About me

I love the Australian landscape and try to express the beauty of its unique flora on canvas as eloquently as I can in the medium of acrylic paint. Sometimes I branch out into portraiture, nudes and events, but everything is painted from the heart with my own unique view and generally representative of pathways we all tread. My family has lived on farms for seven generations, starting on the Bulga and Mt George, then Uralla and Walcha on the tablelands of NSW, and almost back to my roots in Gloucester.

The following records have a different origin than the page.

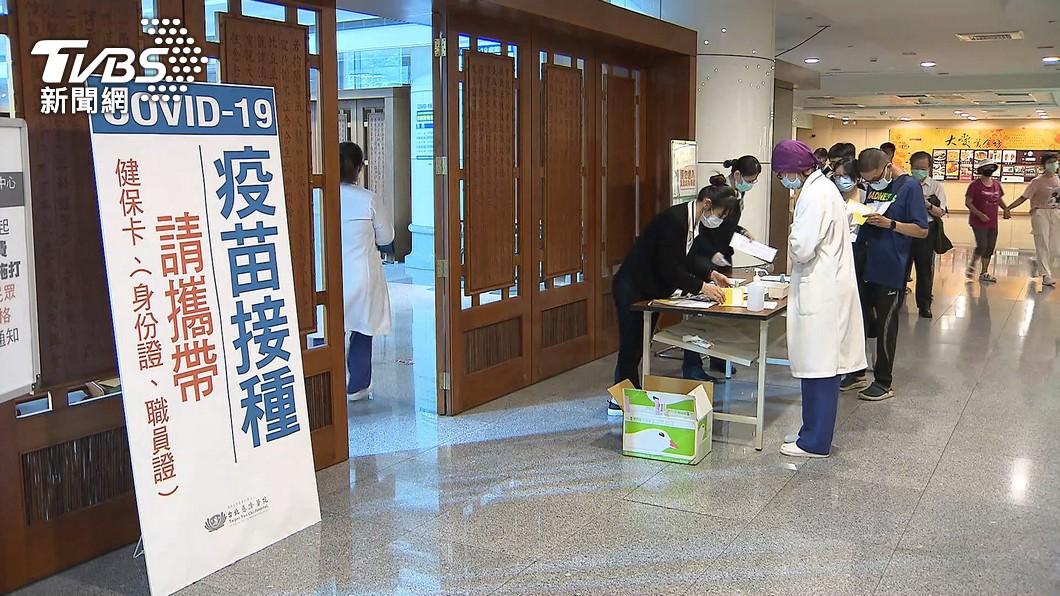 中央開放疫苗殘劑讓18歲以上民眾預約接種。(圖/TVBS) 新北疫苗殘劑去哪打? 侯友宜公布登記地點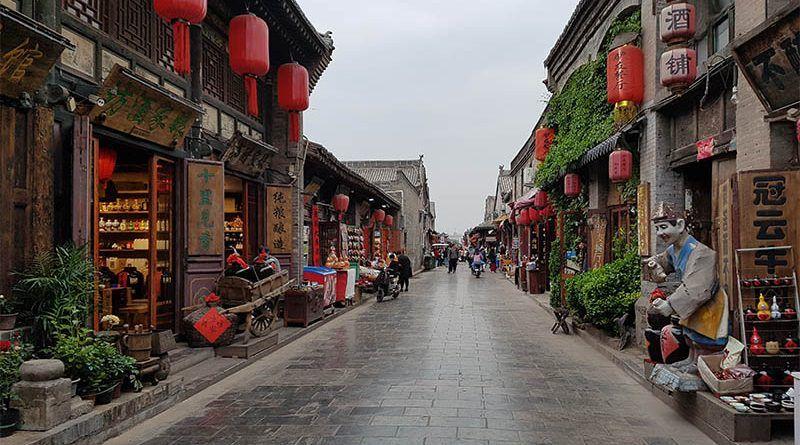 Calle céntrica en Pingyao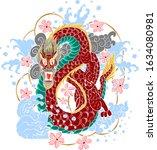 traditional japanese dragon... | Shutterstock .eps vector #1634080981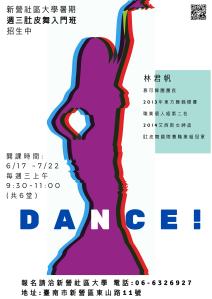 dance! 1040617_0722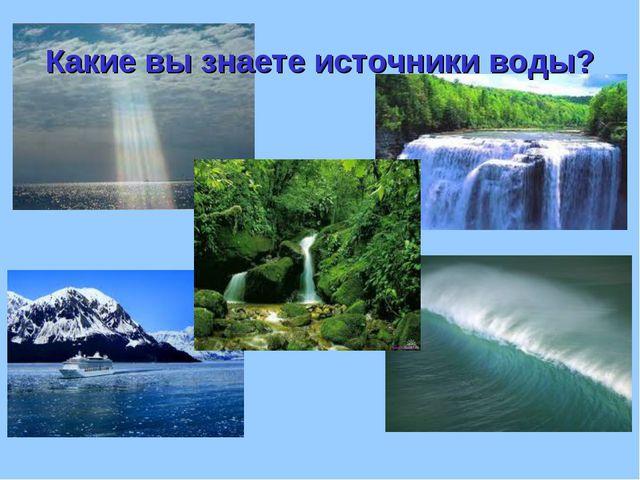 Какие вы знаете источники воды?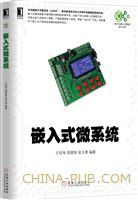 (特价书)嵌入式微系统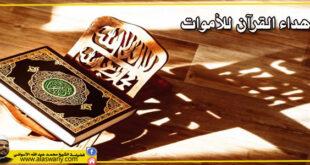 إهداء القرآن للأموات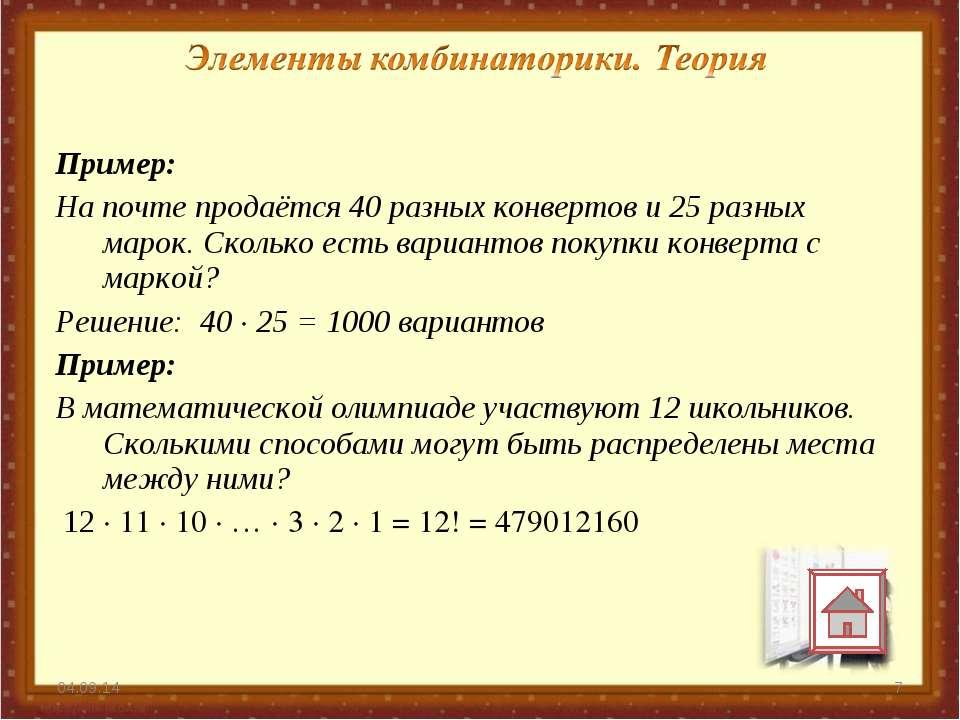 Пример: На почте продаётся 40 разных конвертов и 25 разных марок. Сколько ест...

Weather patterns and seasons directly influence my work, both as a painter and pastoralist, and are a facet of my connection to the land. It is my way of capturing its transience instead of taming it. I started painting in Papua New Guinea as a dare by a plantation owner to do something other than a landscape, so I did the execution of Marie Antoinette in poster colours on paper. He loved it and bought the painting, so I continued when I returned to Australia – my earlier works being in oils on hardboard.

I subsequently won the Camden Haven Bicentenary Art prize, but my greatest accolade came from Lloyd Rees with a Highly Commended at the Festival of Fishers Ghost in Sydney. There followed a list of other prizes at local shows, and
entries in the Sydney Royal Easter Show, Wynne Prize, etc. I then retrained in abstraction with John Peart and Irene Amos at the University of New England Art School. Difficult times on the land and the arrival of our first two children necessitated a hiatus in my art works until the late 1990s, when Walcha Art Society invited me to enter their competition. Biennial exhibitions have followed regularly at Uralla, Walcha, Tamworth, Newcastle, Taree and Gloucester.

My works are in private collections and galleries in Norway, Scotland, Switzerland, Poland, United Arab Emirates, Ireland and Australia.